- What the exercise asks -
Could you set down exactly the lines of the data below, starting at the one that holds "family: Hyaenidae" and ending at the one that holds "genus: Eudorcas", both included, and only those?

*** Block opens ***

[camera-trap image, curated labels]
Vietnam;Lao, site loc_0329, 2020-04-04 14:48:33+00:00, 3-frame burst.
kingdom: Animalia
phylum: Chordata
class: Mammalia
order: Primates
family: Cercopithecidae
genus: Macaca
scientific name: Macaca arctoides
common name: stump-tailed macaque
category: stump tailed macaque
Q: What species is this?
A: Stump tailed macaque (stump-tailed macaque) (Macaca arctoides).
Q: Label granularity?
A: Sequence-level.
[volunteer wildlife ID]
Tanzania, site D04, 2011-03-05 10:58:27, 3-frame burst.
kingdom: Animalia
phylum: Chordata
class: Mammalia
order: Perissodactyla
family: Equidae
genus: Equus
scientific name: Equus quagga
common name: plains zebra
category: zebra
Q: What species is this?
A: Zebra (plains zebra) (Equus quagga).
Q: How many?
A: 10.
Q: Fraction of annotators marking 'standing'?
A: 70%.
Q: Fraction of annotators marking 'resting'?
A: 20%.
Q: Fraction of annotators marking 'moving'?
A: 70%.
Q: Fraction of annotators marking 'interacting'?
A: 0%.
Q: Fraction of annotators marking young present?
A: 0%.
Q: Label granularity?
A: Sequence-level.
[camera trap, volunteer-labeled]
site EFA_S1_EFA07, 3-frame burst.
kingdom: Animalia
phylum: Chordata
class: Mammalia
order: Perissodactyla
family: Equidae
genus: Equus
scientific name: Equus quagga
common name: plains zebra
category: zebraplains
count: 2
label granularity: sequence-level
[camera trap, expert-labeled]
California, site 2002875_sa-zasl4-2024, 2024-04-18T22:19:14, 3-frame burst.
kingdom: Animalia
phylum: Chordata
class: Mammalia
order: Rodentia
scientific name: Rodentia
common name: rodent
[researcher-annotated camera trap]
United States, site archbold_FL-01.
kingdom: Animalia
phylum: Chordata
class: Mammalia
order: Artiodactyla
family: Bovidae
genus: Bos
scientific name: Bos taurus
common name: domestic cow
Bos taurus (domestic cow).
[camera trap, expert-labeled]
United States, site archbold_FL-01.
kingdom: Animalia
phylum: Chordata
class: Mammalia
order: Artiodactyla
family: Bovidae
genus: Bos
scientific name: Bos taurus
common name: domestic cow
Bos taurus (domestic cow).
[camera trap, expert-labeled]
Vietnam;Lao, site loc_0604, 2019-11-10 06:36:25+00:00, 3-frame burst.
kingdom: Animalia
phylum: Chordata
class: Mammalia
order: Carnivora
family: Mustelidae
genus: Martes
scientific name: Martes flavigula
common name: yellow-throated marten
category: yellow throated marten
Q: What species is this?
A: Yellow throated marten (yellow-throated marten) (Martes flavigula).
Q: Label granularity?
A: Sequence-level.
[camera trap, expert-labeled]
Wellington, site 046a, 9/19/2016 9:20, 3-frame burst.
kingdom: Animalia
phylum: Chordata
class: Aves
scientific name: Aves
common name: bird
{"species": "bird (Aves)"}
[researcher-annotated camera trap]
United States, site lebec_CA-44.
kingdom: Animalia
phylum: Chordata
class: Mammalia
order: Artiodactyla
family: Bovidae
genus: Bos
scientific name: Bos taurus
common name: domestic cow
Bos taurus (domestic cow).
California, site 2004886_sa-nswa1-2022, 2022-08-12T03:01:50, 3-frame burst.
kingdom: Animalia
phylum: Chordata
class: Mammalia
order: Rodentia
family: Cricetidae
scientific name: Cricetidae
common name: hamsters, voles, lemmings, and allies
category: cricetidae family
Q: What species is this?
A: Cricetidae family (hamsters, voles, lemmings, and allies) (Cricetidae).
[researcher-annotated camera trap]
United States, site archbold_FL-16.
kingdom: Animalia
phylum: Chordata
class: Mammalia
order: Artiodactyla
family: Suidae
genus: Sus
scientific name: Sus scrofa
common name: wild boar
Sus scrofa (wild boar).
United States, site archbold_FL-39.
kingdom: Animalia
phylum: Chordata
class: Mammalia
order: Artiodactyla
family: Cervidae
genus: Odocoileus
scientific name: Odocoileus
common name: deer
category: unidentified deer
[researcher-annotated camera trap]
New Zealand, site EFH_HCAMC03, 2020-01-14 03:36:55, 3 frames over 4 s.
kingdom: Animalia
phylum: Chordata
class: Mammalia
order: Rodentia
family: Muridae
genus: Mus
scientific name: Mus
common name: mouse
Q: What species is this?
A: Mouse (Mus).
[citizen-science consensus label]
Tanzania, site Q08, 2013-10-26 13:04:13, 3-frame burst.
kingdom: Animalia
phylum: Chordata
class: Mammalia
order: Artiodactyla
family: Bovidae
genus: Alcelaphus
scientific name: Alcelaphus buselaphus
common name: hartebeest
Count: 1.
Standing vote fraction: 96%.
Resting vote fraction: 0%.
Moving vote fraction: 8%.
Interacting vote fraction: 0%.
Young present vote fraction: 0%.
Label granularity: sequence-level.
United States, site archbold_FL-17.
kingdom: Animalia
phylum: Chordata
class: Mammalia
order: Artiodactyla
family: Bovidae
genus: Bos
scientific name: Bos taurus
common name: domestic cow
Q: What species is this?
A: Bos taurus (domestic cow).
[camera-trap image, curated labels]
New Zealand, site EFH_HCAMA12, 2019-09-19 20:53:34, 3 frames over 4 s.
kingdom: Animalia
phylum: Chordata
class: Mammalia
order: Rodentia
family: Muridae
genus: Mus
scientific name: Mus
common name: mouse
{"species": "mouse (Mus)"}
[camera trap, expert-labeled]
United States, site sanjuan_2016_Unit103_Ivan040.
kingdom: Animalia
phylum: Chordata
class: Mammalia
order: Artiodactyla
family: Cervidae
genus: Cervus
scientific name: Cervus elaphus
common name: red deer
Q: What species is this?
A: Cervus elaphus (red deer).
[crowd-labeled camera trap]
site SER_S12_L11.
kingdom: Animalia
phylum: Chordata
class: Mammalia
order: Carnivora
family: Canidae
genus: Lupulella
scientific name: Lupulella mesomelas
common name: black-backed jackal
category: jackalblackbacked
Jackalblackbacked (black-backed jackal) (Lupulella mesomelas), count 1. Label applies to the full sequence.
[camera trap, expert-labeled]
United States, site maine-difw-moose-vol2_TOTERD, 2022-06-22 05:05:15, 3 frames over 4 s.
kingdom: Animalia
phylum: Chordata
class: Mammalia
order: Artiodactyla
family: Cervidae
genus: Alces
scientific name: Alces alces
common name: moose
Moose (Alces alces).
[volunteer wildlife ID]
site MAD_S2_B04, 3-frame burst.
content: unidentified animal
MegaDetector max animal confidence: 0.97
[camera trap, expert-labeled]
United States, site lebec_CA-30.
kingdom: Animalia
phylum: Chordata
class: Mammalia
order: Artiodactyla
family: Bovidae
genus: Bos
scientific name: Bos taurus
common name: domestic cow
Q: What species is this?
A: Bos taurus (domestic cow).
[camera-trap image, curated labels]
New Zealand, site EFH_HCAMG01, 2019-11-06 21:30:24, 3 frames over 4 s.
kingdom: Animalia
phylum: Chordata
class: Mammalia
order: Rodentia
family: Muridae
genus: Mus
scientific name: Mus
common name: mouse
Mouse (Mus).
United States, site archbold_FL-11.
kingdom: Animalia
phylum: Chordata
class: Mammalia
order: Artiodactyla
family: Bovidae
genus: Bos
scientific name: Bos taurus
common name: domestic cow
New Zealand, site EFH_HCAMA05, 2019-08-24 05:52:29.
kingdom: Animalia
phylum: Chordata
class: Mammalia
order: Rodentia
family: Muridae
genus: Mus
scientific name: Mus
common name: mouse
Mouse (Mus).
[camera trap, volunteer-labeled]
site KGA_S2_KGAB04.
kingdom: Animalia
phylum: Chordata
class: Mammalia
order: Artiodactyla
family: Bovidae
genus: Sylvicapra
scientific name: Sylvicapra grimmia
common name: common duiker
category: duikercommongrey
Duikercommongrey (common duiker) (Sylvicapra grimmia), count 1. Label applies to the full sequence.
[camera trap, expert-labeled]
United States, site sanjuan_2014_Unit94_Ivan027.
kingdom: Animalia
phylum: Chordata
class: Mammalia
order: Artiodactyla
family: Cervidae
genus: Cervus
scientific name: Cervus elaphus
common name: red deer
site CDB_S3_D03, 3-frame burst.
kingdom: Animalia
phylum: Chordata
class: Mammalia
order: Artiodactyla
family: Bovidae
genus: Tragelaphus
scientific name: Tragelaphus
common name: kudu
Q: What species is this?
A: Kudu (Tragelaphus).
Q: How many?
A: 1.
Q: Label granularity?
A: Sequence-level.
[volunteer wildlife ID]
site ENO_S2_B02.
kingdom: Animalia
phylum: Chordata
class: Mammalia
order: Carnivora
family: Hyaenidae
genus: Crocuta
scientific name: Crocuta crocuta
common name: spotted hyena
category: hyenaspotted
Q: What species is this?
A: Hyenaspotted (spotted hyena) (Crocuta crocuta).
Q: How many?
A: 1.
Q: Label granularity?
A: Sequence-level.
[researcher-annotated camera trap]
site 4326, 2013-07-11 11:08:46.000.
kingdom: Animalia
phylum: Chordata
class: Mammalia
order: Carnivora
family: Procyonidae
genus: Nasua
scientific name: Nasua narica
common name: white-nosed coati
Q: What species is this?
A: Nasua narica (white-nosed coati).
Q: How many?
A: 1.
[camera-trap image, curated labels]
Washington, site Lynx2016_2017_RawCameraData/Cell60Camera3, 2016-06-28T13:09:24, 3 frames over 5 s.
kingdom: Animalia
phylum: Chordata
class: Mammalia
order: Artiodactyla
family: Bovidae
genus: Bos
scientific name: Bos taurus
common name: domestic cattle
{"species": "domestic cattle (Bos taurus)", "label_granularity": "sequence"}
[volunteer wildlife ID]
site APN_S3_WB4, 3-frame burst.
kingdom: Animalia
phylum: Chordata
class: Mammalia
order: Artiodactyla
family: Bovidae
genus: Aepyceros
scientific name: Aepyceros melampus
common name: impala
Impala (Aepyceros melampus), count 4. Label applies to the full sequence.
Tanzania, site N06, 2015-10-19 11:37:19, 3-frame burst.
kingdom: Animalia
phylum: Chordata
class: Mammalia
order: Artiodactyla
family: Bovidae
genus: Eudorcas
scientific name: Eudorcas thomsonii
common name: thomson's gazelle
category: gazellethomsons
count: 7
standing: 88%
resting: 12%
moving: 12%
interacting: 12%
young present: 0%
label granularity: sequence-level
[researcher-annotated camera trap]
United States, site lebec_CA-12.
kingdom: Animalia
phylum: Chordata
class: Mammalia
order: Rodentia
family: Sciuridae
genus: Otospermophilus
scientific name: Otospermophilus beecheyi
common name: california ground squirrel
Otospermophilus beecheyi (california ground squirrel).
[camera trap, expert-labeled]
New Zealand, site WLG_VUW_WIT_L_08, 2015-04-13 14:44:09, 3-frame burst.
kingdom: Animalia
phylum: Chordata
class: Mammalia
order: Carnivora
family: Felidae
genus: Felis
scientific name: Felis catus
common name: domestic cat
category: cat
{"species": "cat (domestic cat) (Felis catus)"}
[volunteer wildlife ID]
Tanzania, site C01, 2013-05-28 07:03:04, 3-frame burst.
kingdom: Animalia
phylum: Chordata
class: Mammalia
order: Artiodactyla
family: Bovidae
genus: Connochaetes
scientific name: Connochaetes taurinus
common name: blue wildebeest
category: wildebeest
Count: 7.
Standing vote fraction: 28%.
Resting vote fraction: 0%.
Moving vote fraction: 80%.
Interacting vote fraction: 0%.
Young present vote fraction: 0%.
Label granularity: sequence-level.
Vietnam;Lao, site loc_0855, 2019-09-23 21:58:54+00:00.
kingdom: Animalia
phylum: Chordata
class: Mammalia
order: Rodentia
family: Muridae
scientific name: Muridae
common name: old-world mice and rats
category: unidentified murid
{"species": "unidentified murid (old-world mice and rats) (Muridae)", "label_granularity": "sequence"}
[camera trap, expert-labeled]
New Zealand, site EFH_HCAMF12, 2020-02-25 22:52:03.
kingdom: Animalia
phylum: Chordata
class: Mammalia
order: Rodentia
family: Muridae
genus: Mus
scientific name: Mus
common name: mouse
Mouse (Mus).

*** Block closes ***

- Solution to this task -
family: Hyaenidae
genus: Crocuta
scientific name: Crocuta crocuta
common name: spotted hyena
category: hyenaspotted
Q: What species is this?
A: Hyenaspotted (spotted hyena) (Crocuta crocuta).
Q: How many?
A: 1.
Q: Label granularity?
A: Sequence-level.
[researcher-annotated camera trap]
site 4326, 2013-07-11 11:08:46.000.
kingdom: Animalia
phylum: Chordata
class: Mammalia
order: Carnivora
family: Procyonidae
genus: Nasua
scientific name: Nasua narica
common name: white-nosed coati
Q: What species is this?
A: Nasua narica (white-nosed coati).
Q: How many?
A: 1.
[camera-trap image, curated labels]
Washington, site Lynx2016_2017_RawCameraData/Cell60Camera3, 2016-06-28T13:09:24, 3 frames over 5 s.
kingdom: Animalia
phylum: Chordata
class: Mammalia
order: Artiodactyla
family: Bovidae
genus: Bos
scientific name: Bos taurus
common name: domestic cattle
{"species": "domestic cattle (Bos taurus)", "label_granularity": "sequence"}
[volunteer wildlife ID]
site APN_S3_WB4, 3-frame burst.
kingdom: Animalia
phylum: Chordata
class: Mammalia
order: Artiodactyla
family: Bovidae
genus: Aepyceros
scientific name: Aepyceros melampus
common name: impala
Impala (Aepyceros melampus), count 4. Label applies to the full sequence.
Tanzania, site N06, 2015-10-19 11:37:19, 3-frame burst.
kingdom: Animalia
phylum: Chordata
class: Mammalia
order: Artiodactyla
family: Bovidae
genus: Eudorcas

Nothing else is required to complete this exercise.